Brief -> In the entries that follow, find every line containing "site" and copy it.

Available data ->
--------------------------------------------------

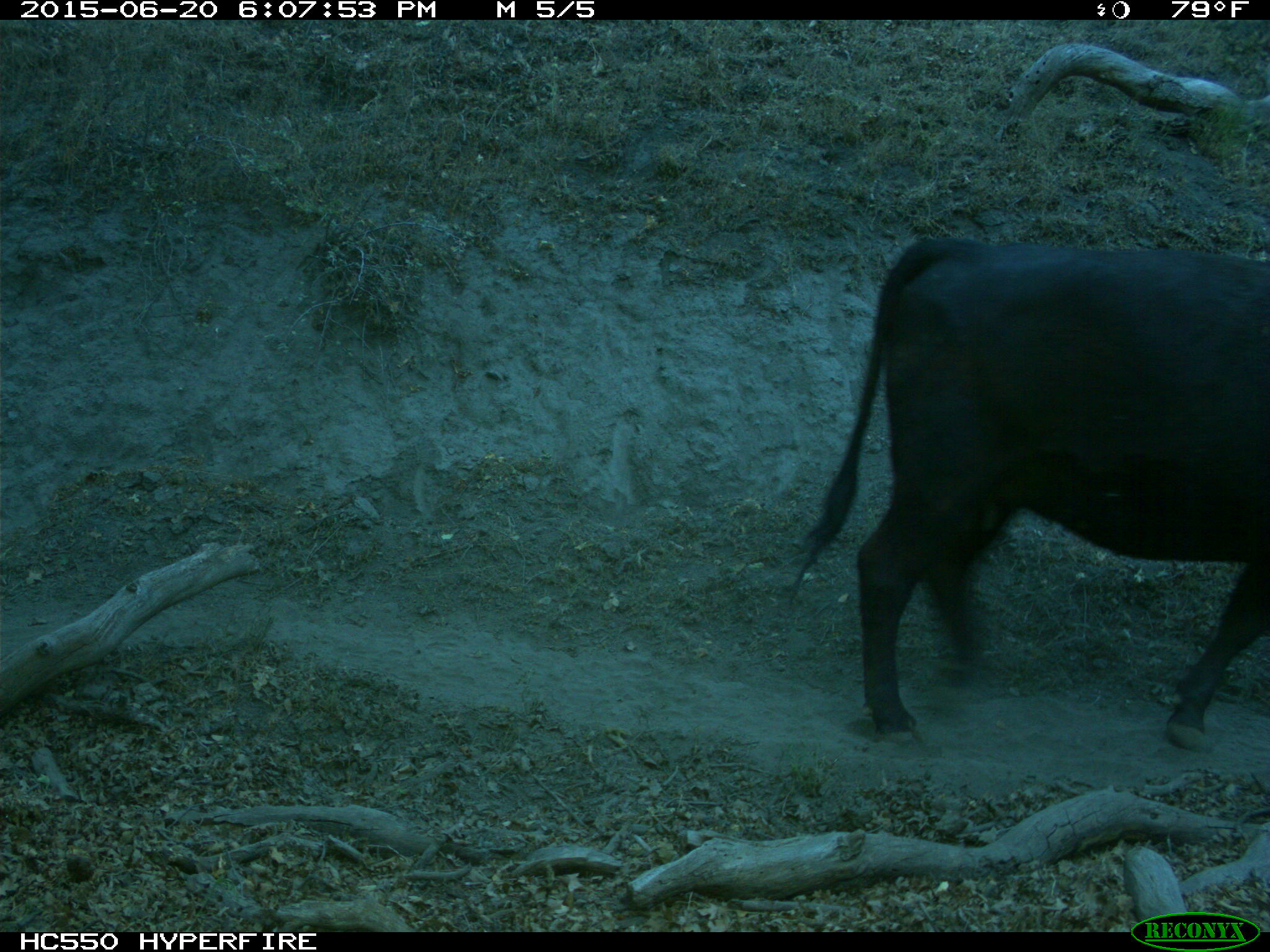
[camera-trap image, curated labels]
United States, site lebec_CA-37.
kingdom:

--------------------------------------------------

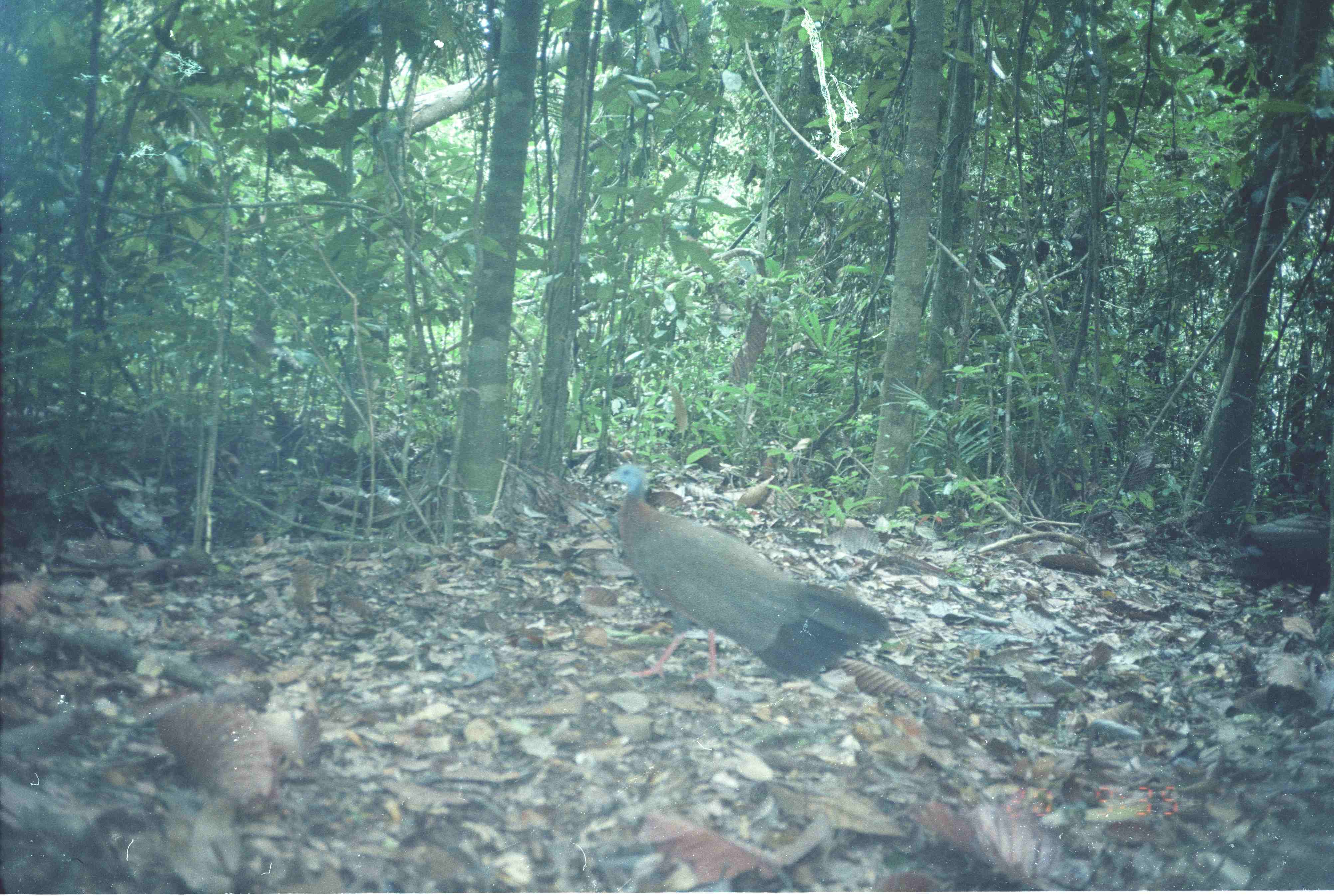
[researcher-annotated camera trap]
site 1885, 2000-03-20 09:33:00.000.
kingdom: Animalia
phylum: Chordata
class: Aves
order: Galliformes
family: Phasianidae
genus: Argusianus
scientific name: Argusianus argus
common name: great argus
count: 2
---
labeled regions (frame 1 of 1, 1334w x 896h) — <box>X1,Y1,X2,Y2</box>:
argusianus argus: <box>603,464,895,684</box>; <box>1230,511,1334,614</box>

--------------------------------------------------

Answer box ->
United States, site lebec_CA-37.
site 1885, 2000-03-20 09:33:00.000.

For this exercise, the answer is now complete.